Copy every line of the listing that holds the string "States".

Supplied data:
□ □ □ □ □

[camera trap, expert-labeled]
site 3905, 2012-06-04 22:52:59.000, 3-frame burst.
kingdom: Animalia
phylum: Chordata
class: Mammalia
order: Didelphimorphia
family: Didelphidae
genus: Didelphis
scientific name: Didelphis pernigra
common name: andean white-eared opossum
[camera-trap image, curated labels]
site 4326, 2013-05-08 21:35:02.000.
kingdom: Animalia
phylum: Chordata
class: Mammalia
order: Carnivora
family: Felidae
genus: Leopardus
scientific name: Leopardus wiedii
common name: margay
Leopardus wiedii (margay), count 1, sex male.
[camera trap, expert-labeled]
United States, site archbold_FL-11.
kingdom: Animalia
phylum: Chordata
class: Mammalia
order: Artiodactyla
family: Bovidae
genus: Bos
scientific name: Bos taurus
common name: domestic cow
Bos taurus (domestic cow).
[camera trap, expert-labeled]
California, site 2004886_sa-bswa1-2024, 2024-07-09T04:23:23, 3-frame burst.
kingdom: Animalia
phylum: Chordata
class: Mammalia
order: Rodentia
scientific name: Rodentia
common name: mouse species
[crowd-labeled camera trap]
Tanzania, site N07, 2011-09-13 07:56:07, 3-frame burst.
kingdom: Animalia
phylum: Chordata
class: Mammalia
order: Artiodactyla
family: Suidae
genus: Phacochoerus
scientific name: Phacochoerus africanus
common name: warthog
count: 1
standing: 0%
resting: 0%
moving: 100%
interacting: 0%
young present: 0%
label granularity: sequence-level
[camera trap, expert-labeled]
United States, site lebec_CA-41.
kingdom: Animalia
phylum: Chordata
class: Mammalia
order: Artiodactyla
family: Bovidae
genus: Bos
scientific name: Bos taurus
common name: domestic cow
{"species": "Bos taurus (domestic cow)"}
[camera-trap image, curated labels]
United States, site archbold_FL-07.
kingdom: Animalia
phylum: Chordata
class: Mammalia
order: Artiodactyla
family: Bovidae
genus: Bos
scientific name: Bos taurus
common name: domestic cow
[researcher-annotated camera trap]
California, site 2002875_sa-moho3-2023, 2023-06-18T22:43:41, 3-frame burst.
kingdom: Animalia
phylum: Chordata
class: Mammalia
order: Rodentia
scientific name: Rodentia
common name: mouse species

□ □ □ □ □

Exercise answer:
United States, site archbold_FL-11.
United States, site lebec_CA-41.
United States, site archbold_FL-07.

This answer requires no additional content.